On Changing Directions

Richie Feathers
Managing Editor

What is it about the psychological pull of senior year that makes you suddenly question the direction your education is heading?

I’ve been considering this a lot recently as I’m feeling the unavoidable inkling that perhaps the career path I’m working toward, Music Journalism, is not in fact what I want to dedicate my life to. Although incorporating music into my profession will always be a given, it’s the “how” that has been weighing especially heavy on my cluttered mind.

Despite the impressive milestone of graduating college, there is a feeling of the innocence and naivety of youth rapidly dissipating looming overhead. Even now, with still over eight months until the spring ceremony, a distinct pressure has begun to push itself onto many of us, saying, “Start savoring those red solo cups of punch, they’ll be your last for a while; it’s time to work.” While watered down punch and sweaty bus rides may not be the most savory of college staples, they will both hold sentimental values for many, I’m sure.

This prospect of trading in a hat and polo for a suit and tie doesn’t sound very exciting, so it’s easy to understand why many college students, from freshmen to seniors, approach this final year with apprehension and, frankly, fear. Fear that they’ll never get a good job or have the house they dreamed of. But, I also think it’s a fear that the fun in life is suddenly over.

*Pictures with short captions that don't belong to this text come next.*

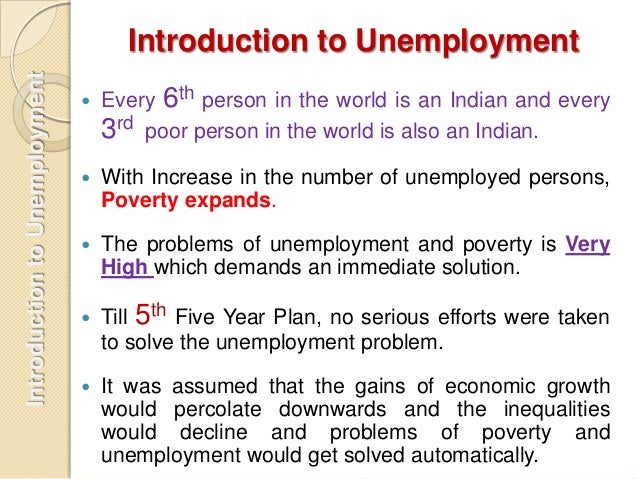 essay on unemployment problem Cause & effect essay: unemployment and an increasing population have and always will continue to perpetuate the problem of unemployment.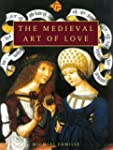 The Medieval Art of Love: Objects and...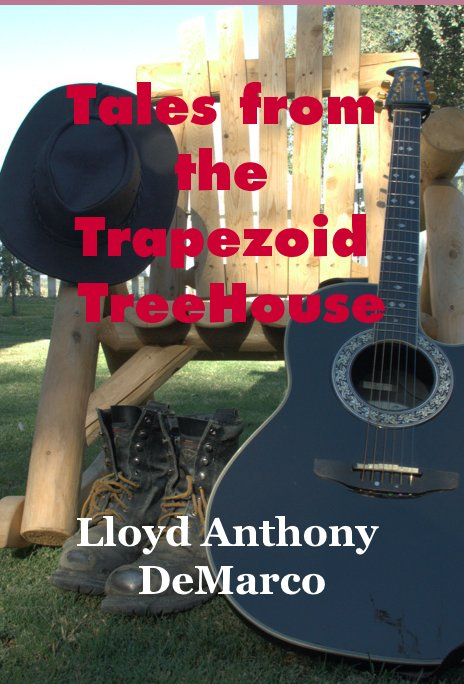 View Tales from the Trapezoid TreeHouse by Lloyd Anthony DeMarco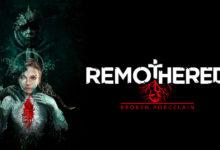 Photo of لنتعرف بشكل أكبر على لعبة الرعب Remothered: Broken Porcelain من خلال العرض الدعائي الجديد .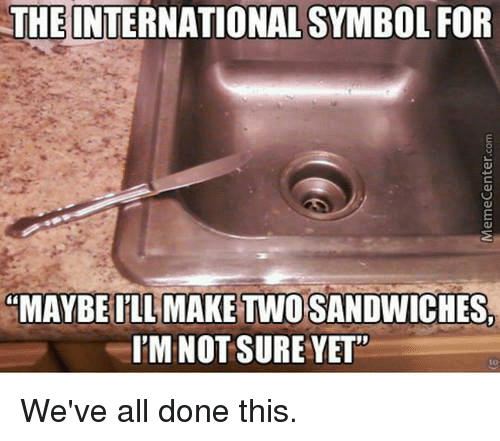"Memecenter: THE INTERNATIONAL SYMBOL FOR  ""MAYBE ILL MAKE TWO SANDWICHES,  I'M NOT SURE YET""  to  We've all done this.  MemeCenter.com"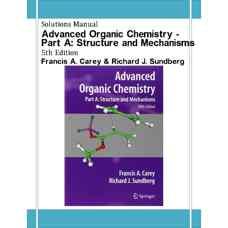 حل المسائل شیمی آلی پیشرفته - بخش اول: ساختارها و مکانیزم ها (کری و ساندبرگ) (ویرایش پنجم 2008)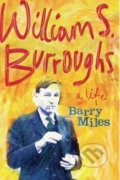 William S. Burroughs - Barry Miles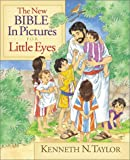 Dr Kenneth N Taylor The New Bible in Pictures for Little Eyes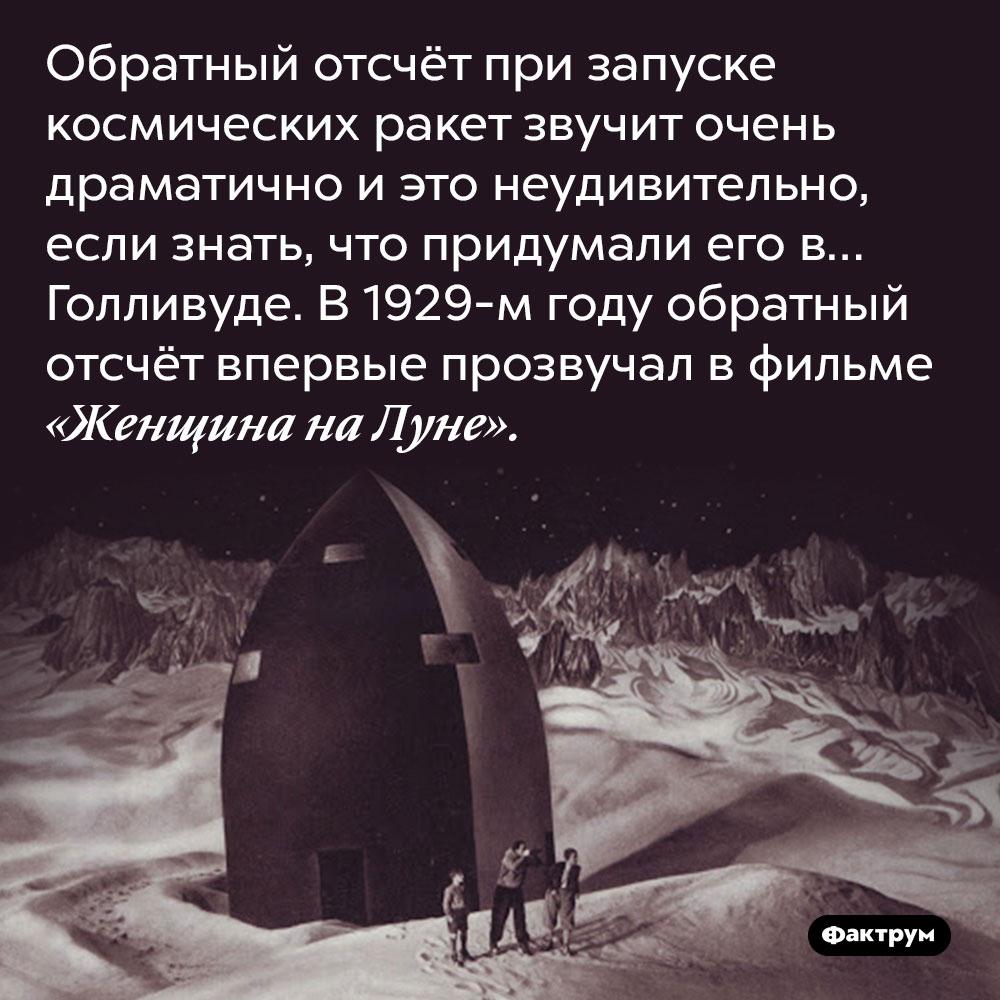 Обратный отсчёт при запуске космических ракет звучит очень драматично и это неудивительно, если знать, что придумали его в… Голливуде. В 1929-м году обратный отсчёт впервые прозвучал в фильме «Женщина на Луне».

We’re taught to carefully cultivate our time spent here at SUNY Oneonta, that our futures are riding on it. Whether this is true or not — and we’ll find out which soon enough — college is supposed to provide us young adults with the resources to locate our own path and learn how to start walking it. Yet, parents and relatives who look back on these years fondly never forget to remind us that “college is the best four years of your life.”

I don’t know about you, but I certainly hope not.

I get it; the spare time, the new changes, the freedom — they’re all great. But I’d be hard-pressed to believe that what we’re working toward, why we’re learning, is, in a sense, all for naught.

Perhaps this misconception exists because the reason we’re here (to gain specific skills) has the connotation that landing a job is a destination, that once we’re there we’ll be happy and content. But when I get a job, I don’t want to feel like I have stopped, like I can now play it safe or be on autopilot for the rest of my life.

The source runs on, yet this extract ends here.